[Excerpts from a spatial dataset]
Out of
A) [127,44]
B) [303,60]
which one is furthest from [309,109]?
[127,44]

## TASK
Quote the listing above verbatim, line by line.

## RESPONSE
Out of
A) [127,44]
B) [303,60]
which one is furthest from [309,109]?
[127,44]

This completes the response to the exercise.